Astarté, Lilith, Nahéma, Astaroth, sont les idoles de la débauche et de l'avortement.
Adramelech est le dieu du meurtre.
Bélial, celui de la révolte éternelle et de l'anarchie. Conceptions funèbres d'une raison près de s'éteindre qui adore lâchement son bourreau pour obtenir de lui qu'il fasse cesser son supplice en achevant de la dévorer!
Le vrai nom de Satan, disent les kabbalistes, c'est le nom de Jéhovah renversé, car Satan n'est pas un dieu noir, c'est la négation de Dieu. Le diable est la personnification de l'athéisme ou de l'idolâtrie.

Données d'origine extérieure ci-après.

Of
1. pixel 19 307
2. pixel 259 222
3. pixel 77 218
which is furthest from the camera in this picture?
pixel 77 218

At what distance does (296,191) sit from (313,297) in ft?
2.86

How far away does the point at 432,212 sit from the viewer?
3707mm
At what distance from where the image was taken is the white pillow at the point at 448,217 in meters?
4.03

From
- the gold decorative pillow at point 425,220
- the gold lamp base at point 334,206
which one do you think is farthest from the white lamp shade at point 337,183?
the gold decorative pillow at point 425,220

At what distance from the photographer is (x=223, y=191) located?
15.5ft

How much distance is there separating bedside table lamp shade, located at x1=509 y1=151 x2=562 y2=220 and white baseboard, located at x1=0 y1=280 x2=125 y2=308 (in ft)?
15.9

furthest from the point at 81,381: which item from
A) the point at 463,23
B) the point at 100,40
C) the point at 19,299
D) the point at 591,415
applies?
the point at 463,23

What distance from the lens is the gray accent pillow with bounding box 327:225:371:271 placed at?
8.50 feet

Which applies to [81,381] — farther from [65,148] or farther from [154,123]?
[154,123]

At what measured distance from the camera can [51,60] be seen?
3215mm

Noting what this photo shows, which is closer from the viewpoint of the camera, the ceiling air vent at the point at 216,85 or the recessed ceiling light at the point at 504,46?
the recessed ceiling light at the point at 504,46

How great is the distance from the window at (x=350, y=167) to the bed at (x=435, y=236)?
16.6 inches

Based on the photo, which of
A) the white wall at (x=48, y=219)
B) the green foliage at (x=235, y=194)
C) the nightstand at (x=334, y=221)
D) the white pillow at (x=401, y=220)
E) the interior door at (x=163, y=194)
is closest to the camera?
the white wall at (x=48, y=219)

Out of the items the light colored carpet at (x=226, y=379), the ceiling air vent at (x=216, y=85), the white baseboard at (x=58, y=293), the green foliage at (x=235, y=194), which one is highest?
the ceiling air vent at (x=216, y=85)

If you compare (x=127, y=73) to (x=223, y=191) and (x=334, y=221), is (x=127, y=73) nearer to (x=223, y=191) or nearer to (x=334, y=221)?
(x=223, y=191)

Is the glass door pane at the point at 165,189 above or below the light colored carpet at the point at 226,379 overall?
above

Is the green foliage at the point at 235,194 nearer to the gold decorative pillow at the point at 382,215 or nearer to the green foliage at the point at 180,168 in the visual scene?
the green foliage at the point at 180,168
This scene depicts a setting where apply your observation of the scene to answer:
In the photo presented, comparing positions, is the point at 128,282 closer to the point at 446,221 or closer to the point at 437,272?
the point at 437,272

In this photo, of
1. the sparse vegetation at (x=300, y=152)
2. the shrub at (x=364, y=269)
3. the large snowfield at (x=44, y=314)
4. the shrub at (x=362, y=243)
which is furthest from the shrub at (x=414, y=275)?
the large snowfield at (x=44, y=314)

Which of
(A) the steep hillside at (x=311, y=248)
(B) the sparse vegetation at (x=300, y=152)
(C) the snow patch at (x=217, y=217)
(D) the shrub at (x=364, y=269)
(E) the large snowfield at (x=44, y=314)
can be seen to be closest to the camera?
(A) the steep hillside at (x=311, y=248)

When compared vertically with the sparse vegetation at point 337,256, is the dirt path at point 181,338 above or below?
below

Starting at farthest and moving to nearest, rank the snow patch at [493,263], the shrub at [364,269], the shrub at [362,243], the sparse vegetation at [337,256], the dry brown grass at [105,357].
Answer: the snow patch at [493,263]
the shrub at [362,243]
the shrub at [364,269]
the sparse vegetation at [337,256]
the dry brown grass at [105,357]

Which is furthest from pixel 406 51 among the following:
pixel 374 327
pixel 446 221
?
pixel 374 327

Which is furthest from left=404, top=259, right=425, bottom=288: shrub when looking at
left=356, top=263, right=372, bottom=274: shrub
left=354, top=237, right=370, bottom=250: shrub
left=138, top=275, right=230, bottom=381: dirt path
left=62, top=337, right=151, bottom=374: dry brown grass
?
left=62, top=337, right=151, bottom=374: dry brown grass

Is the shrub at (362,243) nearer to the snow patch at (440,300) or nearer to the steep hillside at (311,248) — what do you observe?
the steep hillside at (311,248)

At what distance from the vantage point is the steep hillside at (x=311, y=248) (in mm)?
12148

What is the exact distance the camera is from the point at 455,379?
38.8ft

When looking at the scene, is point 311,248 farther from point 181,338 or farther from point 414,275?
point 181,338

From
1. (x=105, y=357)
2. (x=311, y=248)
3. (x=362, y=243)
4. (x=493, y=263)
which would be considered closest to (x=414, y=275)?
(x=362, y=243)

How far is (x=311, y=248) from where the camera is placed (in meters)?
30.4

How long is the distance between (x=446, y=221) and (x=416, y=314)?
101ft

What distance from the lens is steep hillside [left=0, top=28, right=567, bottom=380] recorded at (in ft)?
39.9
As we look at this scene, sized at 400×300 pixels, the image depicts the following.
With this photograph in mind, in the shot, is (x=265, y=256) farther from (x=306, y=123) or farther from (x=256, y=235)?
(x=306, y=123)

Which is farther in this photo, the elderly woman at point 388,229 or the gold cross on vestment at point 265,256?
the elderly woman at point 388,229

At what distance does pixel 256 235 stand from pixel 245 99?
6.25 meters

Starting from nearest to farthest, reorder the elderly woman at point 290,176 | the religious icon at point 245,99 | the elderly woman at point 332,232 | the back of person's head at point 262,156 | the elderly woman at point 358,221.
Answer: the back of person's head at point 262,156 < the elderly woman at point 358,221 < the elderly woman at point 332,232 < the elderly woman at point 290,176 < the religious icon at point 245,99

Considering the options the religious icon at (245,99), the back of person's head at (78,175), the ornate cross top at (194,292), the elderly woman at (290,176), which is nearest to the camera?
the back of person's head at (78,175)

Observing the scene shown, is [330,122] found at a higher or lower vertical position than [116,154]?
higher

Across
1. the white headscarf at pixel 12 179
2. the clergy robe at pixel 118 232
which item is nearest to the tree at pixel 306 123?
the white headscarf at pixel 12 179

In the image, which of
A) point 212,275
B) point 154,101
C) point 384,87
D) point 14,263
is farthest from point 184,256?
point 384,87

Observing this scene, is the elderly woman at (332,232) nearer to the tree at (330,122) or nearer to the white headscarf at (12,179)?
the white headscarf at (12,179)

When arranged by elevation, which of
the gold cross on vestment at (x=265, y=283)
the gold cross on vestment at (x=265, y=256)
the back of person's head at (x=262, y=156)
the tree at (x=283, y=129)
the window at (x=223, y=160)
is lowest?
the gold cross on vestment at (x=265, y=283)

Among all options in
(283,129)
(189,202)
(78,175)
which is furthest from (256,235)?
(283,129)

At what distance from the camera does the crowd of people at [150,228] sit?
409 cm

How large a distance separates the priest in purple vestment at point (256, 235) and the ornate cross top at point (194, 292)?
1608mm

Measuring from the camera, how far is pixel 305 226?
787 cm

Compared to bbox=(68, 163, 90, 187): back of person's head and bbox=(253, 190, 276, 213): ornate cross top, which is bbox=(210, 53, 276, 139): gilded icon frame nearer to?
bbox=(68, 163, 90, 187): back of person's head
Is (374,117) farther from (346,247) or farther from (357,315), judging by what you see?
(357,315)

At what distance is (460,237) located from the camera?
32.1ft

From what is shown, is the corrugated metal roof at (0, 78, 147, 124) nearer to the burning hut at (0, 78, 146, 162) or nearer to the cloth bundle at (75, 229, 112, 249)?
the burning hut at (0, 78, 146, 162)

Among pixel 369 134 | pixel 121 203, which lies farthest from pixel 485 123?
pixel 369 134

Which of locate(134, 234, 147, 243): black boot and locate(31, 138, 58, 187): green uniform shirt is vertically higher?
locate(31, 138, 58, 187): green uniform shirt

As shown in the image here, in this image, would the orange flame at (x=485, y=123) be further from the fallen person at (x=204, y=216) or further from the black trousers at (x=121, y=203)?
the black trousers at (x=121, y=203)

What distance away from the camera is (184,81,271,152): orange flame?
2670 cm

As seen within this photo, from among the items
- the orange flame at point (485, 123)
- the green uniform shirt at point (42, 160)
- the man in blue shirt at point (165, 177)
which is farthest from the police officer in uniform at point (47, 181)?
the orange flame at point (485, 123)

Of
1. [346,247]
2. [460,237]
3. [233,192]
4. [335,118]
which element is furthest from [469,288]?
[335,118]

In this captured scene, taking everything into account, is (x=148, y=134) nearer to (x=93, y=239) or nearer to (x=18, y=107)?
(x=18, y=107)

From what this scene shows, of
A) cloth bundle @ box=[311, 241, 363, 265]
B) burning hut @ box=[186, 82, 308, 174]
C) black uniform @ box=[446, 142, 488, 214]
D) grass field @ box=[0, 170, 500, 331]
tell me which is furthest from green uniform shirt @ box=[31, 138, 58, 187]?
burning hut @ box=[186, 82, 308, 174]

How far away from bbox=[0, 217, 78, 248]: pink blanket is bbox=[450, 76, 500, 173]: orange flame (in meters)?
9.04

Pour les initiés, ce n'est pas une personne, c'est une force créée pour le bien, et qui peut servir au mal; c'est l'instrument de la liberté. Ils représentaient cette force qui préside à la génération physique sous la forme mythologique et cornue du dieu Pan; de là est venu le bouc du sabbat, le frère de l'ancien serpent, et le porte-lumière ou phosphore dont les poëtes on fait le faux Lucifer de la légende.
CHAPITRE IV.
DES DERNIERS PAÏENS.
SOMMAIRE.--Apollonius de Tyane; sa vie et ses prodiges.--Essais de Julien pour galvaniser l'ancien culte.--Ses évocations.--Jamblique et Maxime de Tyr.--Commencement des sociétés secrètes et pratiques défendues de la magie.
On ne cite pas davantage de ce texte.